Secondo altri Autori, invece, l’adempimento dell’obbligazione naturale è un atto giuridico in senso stretto, e non un negozio, pertanto, sarebbe possibile effettuare un trasferimento immobiliare mediante la semplice consegna dell’immobile, argomentando sulla base della letterale dell’art. 1350 del Codice civile che richiede la forma scritta a pena di nullità non per tutti gli atti che trasferiscono diritti reali immobiliari, ma solo per i “contratti”; la mancanza di trascrizione verrebbe poi risolto con una sentenza di accertamento.

Secondo l’opinione preferibile, tuttavia, deve ritenersi valido il trasferimento di diritti reali immobiliari in adempimento di un’obbligazione naturale effettuato in forma scritta (ed in forma pubblica ai fini della trascrizione), essendo qualificato da qualcuno come contratto con obbligazioni a carico del solo proponente (dunque, un negozio giuridico gratuito, non liberale, sorretto da causa solvendi, da esplicitare in atto), secondo altri come un atto di natura esecutiva la cui forma scritta si risolverebbe in una sorta di requisito integrativo della consegna.

Ipotesi di obbligazioni naturali

Le ipotesi tipiche di obbligazioni naturali sono i debiti da gioco o scommesse, nonché le disposizioni fiduciarie contenute in un testamento, in quanto, ai sensi dell’art. 627 del Codice civile, non è ammessa azione in giudizio per fare dichiarare la natura fiduciaria di una disposizione testamentaria (ciò a differenza dei negozi fiduciari che trovano fonte in atti inter vivos, il cui adempimento è coercibile, essendo, quindi, questi fonte di obbligazioni civili).

Il secondo comma dell’art. 2034 del Codice civile, poi, contiene un manifesto riferimento alle obbligazioni naturali atipiche (“…ogni altro per cui la legge non accorda azione ma esclude la ripetizione di quanto prestato…”).
Ipotesi discusse di obbligazioni naturali atipiche sono, ad esempio:

– L’adempimento del debito prescritto: in senso positivo, è stato osservato che l’art. 2940 del Codice civile prevede l’effetto della soluti retentio, ma a tale argomento si obietta che la stessa norma non richiede, al fine di escludere la ripetizione di quanto prestato, la capacità del solvens;

– Il pagamento di interessi fissati verbalmente in misura extra legale (in tal senso, Cass. civ. n. 2262/1984);

– Le prestazioni effettuate al convivente more uxorio (in tal senso, Cass. civ. n. 1277/2014);

– La prestazione di alimenti tra parenti legittimi nei casi in cui non esiste un’obbligazione civile o la prestazione di alimenti dal patrigno alla figliastra da lui sempre trattata come figlia;

– Il dovere di riparazione, anche dove non sussistano tutti i presupposti per il risarcimento del danno;

– L’obbligo di pagare un debito esistente nonostante la sentenza assolutoria pronunciata per mancanza di prove;

– L’adempimento di un’obbligazione annullata per difetto di capacità.

Figure affini

Il Codice civile disciplina, poi, due figure che possono apparire affini alle obbligazioni naturali, ma che si differenziano da queste ultime per i motivi infra esposti.

La prima ipotesi è quella della donazione remuneratoria, prevista dall’art. 770, comma 1 del Codice civile, cioè la donazione fatta per riconoscenza o in considerazione dei meriti del donatario o per speciale remunerazione.

Secondo alcuni Autori, la differenza tra le due figure dovrebbe essere rinvenuta nella “intensità” del vincolo morale o sociale: in altre parole, la donazione remuneratoria non sarebbe considerato un vero e proprio atto dovuto, né dalla coscienza né dalla società, mentre l’obbligazione naturale avrebbe fonte in un vincolo sentito con maggiore intensità.

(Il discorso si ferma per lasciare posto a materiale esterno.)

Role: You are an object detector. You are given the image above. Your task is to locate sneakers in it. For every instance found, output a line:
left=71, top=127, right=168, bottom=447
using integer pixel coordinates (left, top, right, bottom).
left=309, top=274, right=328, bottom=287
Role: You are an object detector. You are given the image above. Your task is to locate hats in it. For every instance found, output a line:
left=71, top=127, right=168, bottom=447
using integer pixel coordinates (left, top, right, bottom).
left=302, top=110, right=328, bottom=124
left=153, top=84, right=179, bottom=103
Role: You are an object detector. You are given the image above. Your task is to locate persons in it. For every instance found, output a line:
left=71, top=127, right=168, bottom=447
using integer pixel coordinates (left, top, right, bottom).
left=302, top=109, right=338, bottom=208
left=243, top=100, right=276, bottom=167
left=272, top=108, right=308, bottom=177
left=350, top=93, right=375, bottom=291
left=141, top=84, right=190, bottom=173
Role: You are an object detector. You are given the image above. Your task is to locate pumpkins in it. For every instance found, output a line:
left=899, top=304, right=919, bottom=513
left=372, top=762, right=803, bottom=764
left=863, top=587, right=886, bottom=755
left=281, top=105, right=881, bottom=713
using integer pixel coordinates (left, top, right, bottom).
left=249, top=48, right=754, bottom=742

È stato osservato in questo senso che la riconoscenza (presupposto della donazione remuneratoria) è un dovere morale (presupposto dell’obbligazione naturale) ma le due figure non si confondono perché “è un dovere morale la riconoscenza, ma non fare un’attribuzione al benefattore”.

Secondo altri, la differenza starebbe nella proporzionalità dell’attribuzione, avendosi donazione e non obbligazione naturale ogni qualvolta l’entità della prestazione sia sproporzionata rispetto al dovere sociale o morale. Altri ancora hanno sostenuto che la differenza tra le due figure starebbe nel motivo: si avrebbe infatti una donazione remuneratoria solo quando colui che effettua l’attribuzione patrimoniale vuole remunerare la persona di sua iniziativa, senza che l’atto gli sia imposto da un particolare dovere morale o sociale.

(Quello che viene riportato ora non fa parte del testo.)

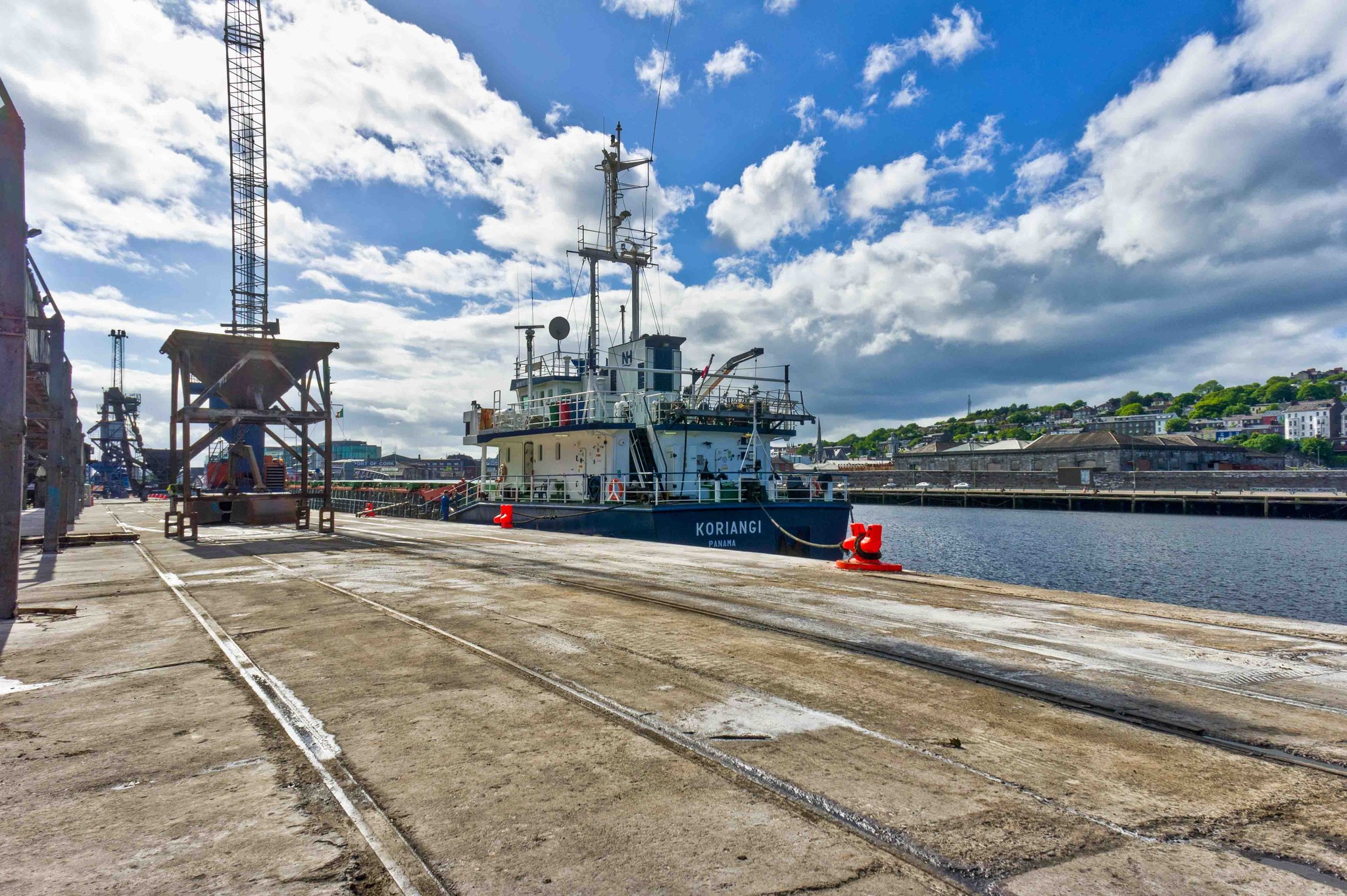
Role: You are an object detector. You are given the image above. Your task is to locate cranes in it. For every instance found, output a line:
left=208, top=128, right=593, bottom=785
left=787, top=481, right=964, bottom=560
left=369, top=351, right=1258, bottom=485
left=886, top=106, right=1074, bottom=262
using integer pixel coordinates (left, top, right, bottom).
left=88, top=329, right=151, bottom=500
left=185, top=1, right=291, bottom=493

Ad ogni modo, appare preferibile la ricostruzione di chi individua la differenza tra le due figure in esame nella causa che sorregge la prestazione: causa donandi, in caso di donazione remuneratoria, causa solvendi, in caso di adempimento dell’obbligazione naturale.
Si precisa che individuare se un atto costituisca adempimento di un’obbligazione naturale o donazione remuneratoria è di fondamentale importanza, in quanto nel primo caso non è soggetto a collazione, riduzione e revocatoria. Inoltre, anche quando l’attribuzione patrimoniale non sia di modico valore, non sarà comunque soggetta alla forma solenne richiesta per la donazione.

Seconda figura affine all’obbligazione naturale è la liberalità d’uso, prevista dall’art. 770, comma 2 del Codice civile e consiste in un’attribuzione patrimoniale fatta per conformarsi ad un uso sociale o familiare, per cui l’erogazione non è più del tutto spontanea.

Secondo qualcuno la differenza starebbe nell’entità dell’attribuzione, che, nella liberalità d’uso, deve necessariamente essere di modico valore.

Tuttavia, anche in questo caso appare preferibile individuare la differenza tra le due figure nell’animus: la liberalità d’uso sarebbe effettuata con animus donandi, mentre l’obbligazione naturale

Sorte delle obbligazioni naturali alla morte delle parti.

In conclusione, a prescindere dalla teoria accolta sulla natura giuridica delle obbligazioni naturali, si osserva che è pacifico che l’obbligazione naturale si estingue sempre per effetto della morte, tanto del debitore, quanto del creditore.
Invero, non potrebbe essere diversamente, in quanto l’obbligazione naturale si fonda su un dovere sociale o morale che sussiste tra due specifici soggetti ed è quindi un classico esempio di rapporto connotato da intuitus personae, il quale, proprio per questo, è incompatibile con il trasferimento a causa di morte in capo a soggetti diversi da quelli tra cui il rapporto si è originariamente instaurato.